● **Excerpted data**:
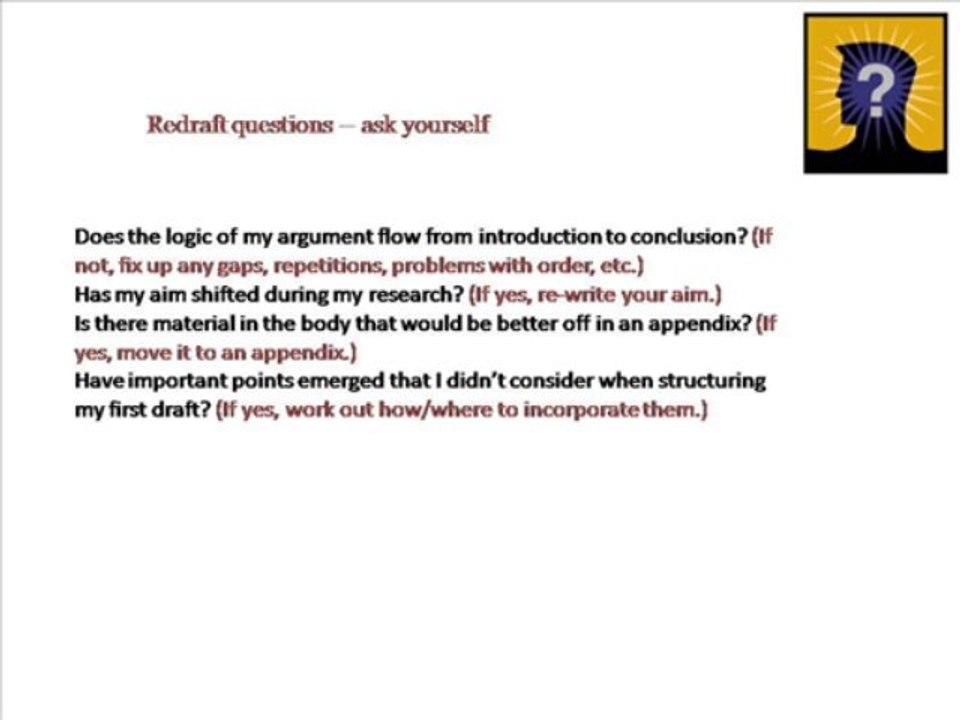 Redraft questions – ask yourself

?

Does the logic of my argument flow from introduction to conclusion? (If not, fix up any gaps, repetitions, problems with order, etc.)
Has my aim shifted during my research? (If yes, re-write your aim.)
Is there material in the body that would be better off in an appendix? (If yes, move it to an appendix.)
Have important points emerged that I didn't consider when structuring my first draft? (If yes, work out how/where to incorporate them.)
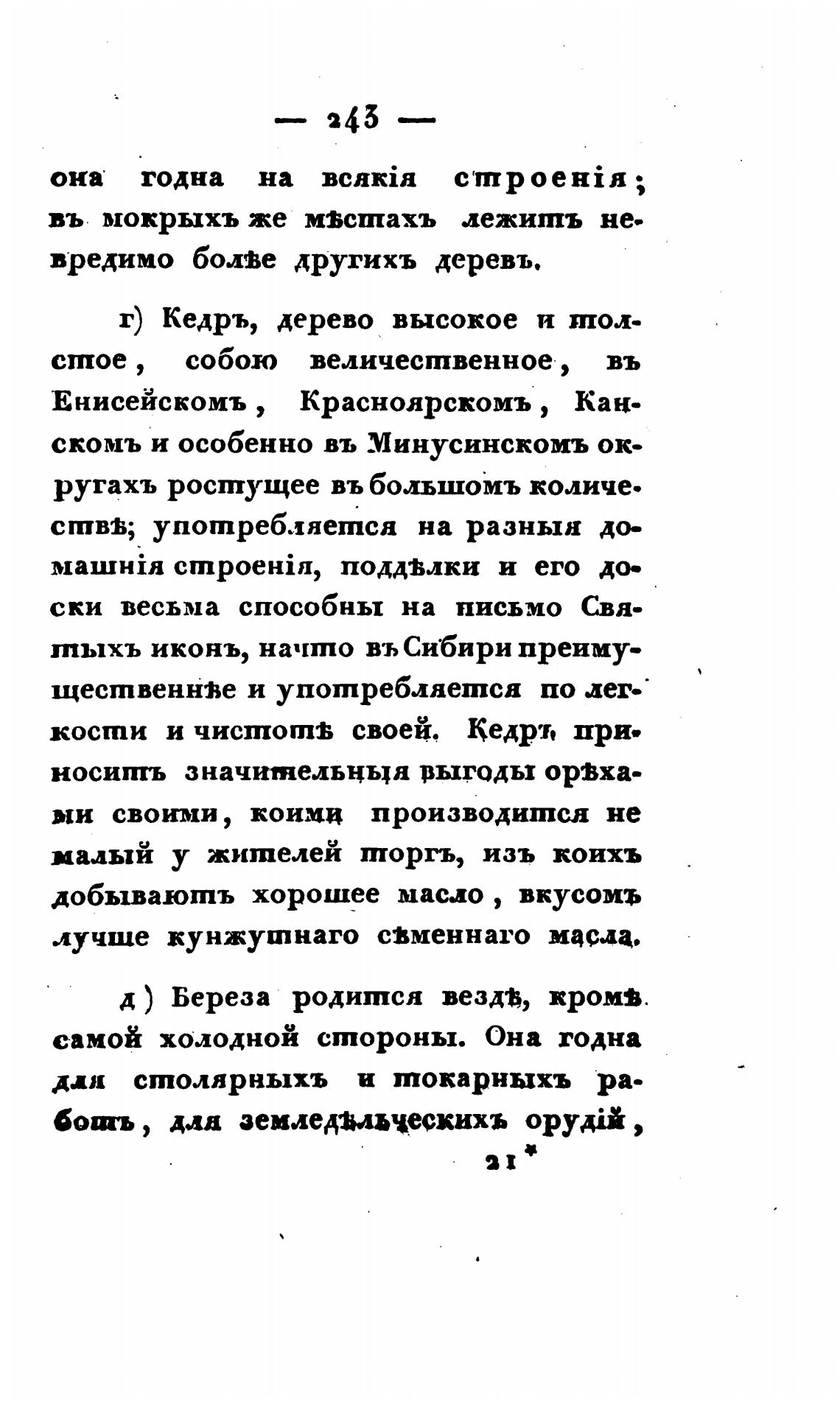 — 243 —

она годна на всякія строенія; въ мокрыхъ же мѣстахъ лежитъ невредимо болѣе другихъ деревъ.

г) Кедръ, дерево высокое и толстое, собою величественное, въ Енисейскомъ, Красноярскомъ, Канскомъ и особенно въ Минусинскомъ округахъ ростущее въ большомъ количествѣ; употребляется на разныя домашнія строенія, поддѣлки и его доски весьма способны на письмо Святыхъ иконъ, начто въ Сибири преимущественнѣе и употребляется по легкости и чистотѣ своей. Кедръ приноситъ значительныя выгоды орѣхами своими, коими производится не малый у жителей торгъ, изъ коихъ добываютъ хорошее масло, вкусомъ лучше кунжутнаго сѣменнаго масла.

д) Береза родится вездѣ, кромѣ самой холодной стороны. Она годна для столярныхъ и токарныхъ работъ, для земледѣльческихъ орудій,

21*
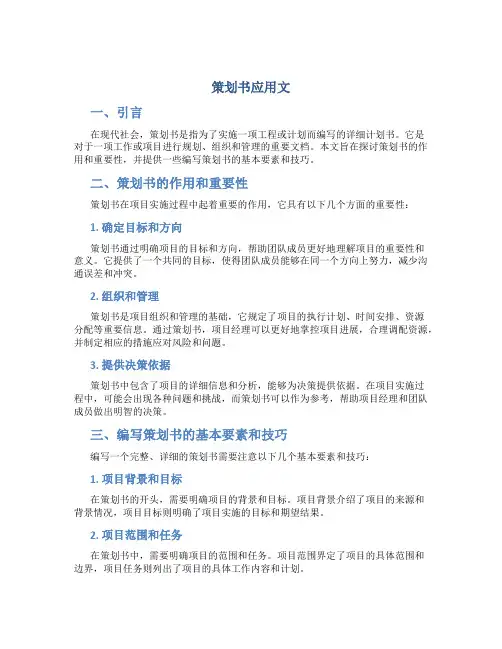 策划书应用文

一、引言

在现代社会，策划书是指为了实施一项工程或计划而编写的详细计划书。它是对于一项工作或项目进行规划、组织和管理的重要文档。本文旨在探讨策划书的作用和重要性，并提供一些编写策划书的基本要素和技巧。

二、策划书的作用和重要性

策划书在项目实施过程中起着重要的作用，它具有以下几个方面的重要性：

1. 确定目标和方向

策划书通过明确项目的目标和方向，帮助团队成员更好地理解项目的重要性和意义。它提供了一个共同的目标，使得团队成员能够在同一个方向上努力，减少沟通误差和冲突。

2. 组织和管理

策划书是项目组织和管理的基础，它规定了项目的执行计划、时间安排、资源分配等重要信息。通过策划书，项目经理可以更好地掌控项目进展，合理调配资源，并制定相应的措施应对风险和问题。

3. 提供决策依据

策划书中包含了项目的详细信息和分析，能够为决策提供依据。在项目实施过程中，可能会出现各种问题和挑战，而策划书可以作为参考，帮助项目经理和团队成员做出明智的决策。

三、编写策划书的基本要素和技巧

编写一个完整、详细的策划书需要注意以下几个基本要素和技巧：

1. 项目背景和目标

在策划书的开头，需要明确项目的背景和目标。项目背景介绍了项目的来源和背景情况，项目目标则明确了项目实施的目标和期望结果。

2. 项目范围和任务

在策划书中，需要明确项目的范围和任务。项目范围界定了项目的具体范围和边界，项目任务则列出了项目的具体工作内容和计划。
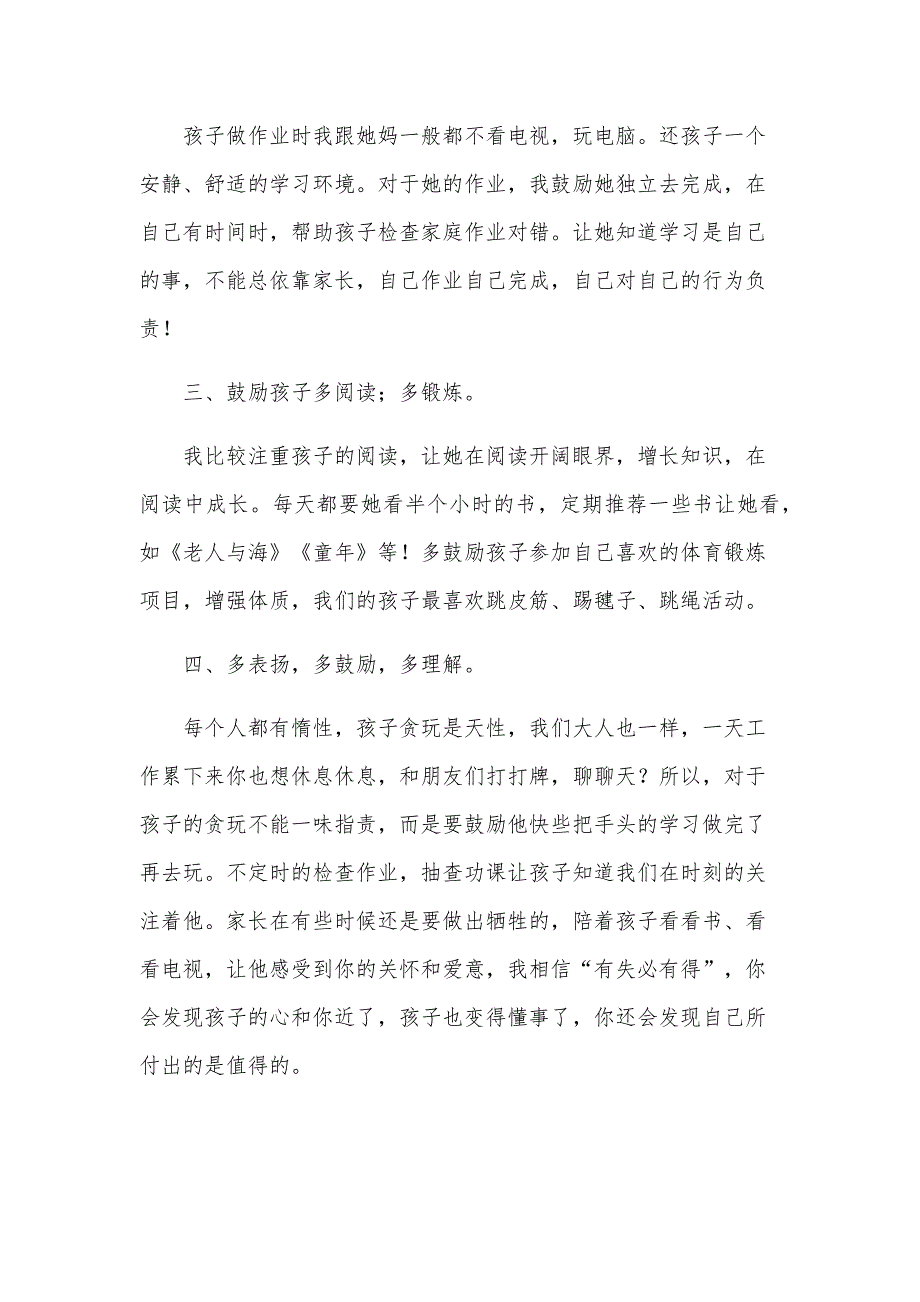 孩子做作业时我跟她妈一般都不看电视，玩电脑。还孩子一个安静、舒适的学习环境。对于她的作业，我鼓励她独立去完成，在自己有时间时，帮助孩子检查家庭作业对错。让她知道学习是自己的事，不能总依靠家长，自己作业自己完成，自己对自己的行为负责！

三、鼓励孩子多阅读；多锻炼。

我比较注重孩子的阅读，让她在阅读开阔眼界，增长知识，在阅读中成长。每天都要她看半个小时的书，定期推荐一些书让她看，如《老人与海》《童年》等！多鼓励孩子参加自己喜欢的体育锻炼项目，增强体质，我们的孩子最喜欢跳皮筋、踢毽子、跳绳活动。

四、多表扬，多鼓励，多理解。

每个人都有惰性，孩子贪玩是天性，我们大人也一样，一天工作累下来你也想休息休息，和朋友们打打牌，聊聊天？所以，对于孩子的贪玩不能一味指责，而是要鼓励他快些把手头的学习做完了再去玩。不定时的检查作业，抽查功课让孩子知道我们在时刻的关注着他。家长在有些时候还是要做出牺牲的，陪着孩子看看书、看看电视，让他感受到你的关怀和爱意，我相信“有失必有得”，你会发现孩子的心和你近了，孩子也变得懂事了，你还会发现自己所付出的是值得的。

● **Exercise**: Pictures are to be left out; set down everything else in the records exactly.

● **Written solution**:
 Redraft questions – ask yourself

?

Does the logic of my argument flow from introduction to conclusion? (If not, fix up any gaps, repetitions, problems with order, etc.)
Has my aim shifted during my research? (If yes, re-write your aim.)
Is there material in the body that would be better off in an appendix? (If yes, move it to an appendix.)
Have important points emerged that I didn't consider when structuring my first draft? (If yes, work out how/where to incorporate them.)
 — 243 —

она годна на всякія строенія; въ мокрыхъ же мѣстахъ лежитъ невредимо болѣе другихъ деревъ.

г) Кедръ, дерево высокое и толстое, собою величественное, въ Енисейскомъ, Красноярскомъ, Канскомъ и особенно въ Минусинскомъ округахъ ростущее въ большомъ количествѣ; употребляется на разныя домашнія строенія, поддѣлки и его доски весьма способны на письмо Святыхъ иконъ, начто въ Сибири преимущественнѣе и употребляется по легкости и чистотѣ своей. Кедръ приноситъ значительныя выгоды орѣхами своими, коими производится не малый у жителей торгъ, изъ коихъ добываютъ хорошее масло, вкусомъ лучше кунжутнаго сѣменнаго масла.

д) Береза родится вездѣ, кромѣ самой холодной стороны. Она годна для столярныхъ и токарныхъ работъ, для земледѣльческихъ орудій,

21*
 策划书应用文

一、引言

在现代社会，策划书是指为了实施一项工程或计划而编写的详细计划书。它是对于一项工作或项目进行规划、组织和管理的重要文档。本文旨在探讨策划书的作用和重要性，并提供一些编写策划书的基本要素和技巧。

二、策划书的作用和重要性

策划书在项目实施过程中起着重要的作用，它具有以下几个方面的重要性：

1. 确定目标和方向

策划书通过明确项目的目标和方向，帮助团队成员更好地理解项目的重要性和意义。它提供了一个共同的目标，使得团队成员能够在同一个方向上努力，减少沟通误差和冲突。

2. 组织和管理

策划书是项目组织和管理的基础，它规定了项目的执行计划、时间安排、资源分配等重要信息。通过策划书，项目经理可以更好地掌控项目进展，合理调配资源，并制定相应的措施应对风险和问题。

3. 提供决策依据

策划书中包含了项目的详细信息和分析，能够为决策提供依据。在项目实施过程中，可能会出现各种问题和挑战，而策划书可以作为参考，帮助项目经理和团队成员做出明智的决策。

三、编写策划书的基本要素和技巧

编写一个完整、详细的策划书需要注意以下几个基本要素和技巧：

1. 项目背景和目标

在策划书的开头，需要明确项目的背景和目标。项目背景介绍了项目的来源和背景情况，项目目标则明确了项目实施的目标和期望结果。

2. 项目范围和任务

在策划书中，需要明确项目的范围和任务。项目范围界定了项目的具体范围和边界，项目任务则列出了项目的具体工作内容和计划。
 孩子做作业时我跟她妈一般都不看电视，玩电脑。还孩子一个安静、舒适的学习环境。对于她的作业，我鼓励她独立去完成，在自己有时间时，帮助孩子检查家庭作业对错。让她知道学习是自己的事，不能总依靠家长，自己作业自己完成，自己对自己的行为负责！

三、鼓励孩子多阅读；多锻炼。

我比较注重孩子的阅读，让她在阅读开阔眼界，增长知识，在阅读中成长。每天都要她看半个小时的书，定期推荐一些书让她看，如《老人与海》《童年》等！多鼓励孩子参加自己喜欢的体育锻炼项目，增强体质，我们的孩子最喜欢跳皮筋、踢毽子、跳绳活动。

四、多表扬，多鼓励，多理解。

每个人都有惰性，孩子贪玩是天性，我们大人也一样，一天工作累下来你也想休息休息，和朋友们打打牌，聊聊天？所以，对于孩子的贪玩不能一味指责，而是要鼓励他快些把手头的学习做完了再去玩。不定时的检查作业，抽查功课让孩子知道我们在时刻的关注着他。家长在有些时候还是要做出牺牲的，陪着孩子看看书、看看电视，让他感受到你的关怀和爱意，我相信“有失必有得”，你会发现孩子的心和你近了，孩子也变得懂事了，你还会发现自己所付出的是值得的。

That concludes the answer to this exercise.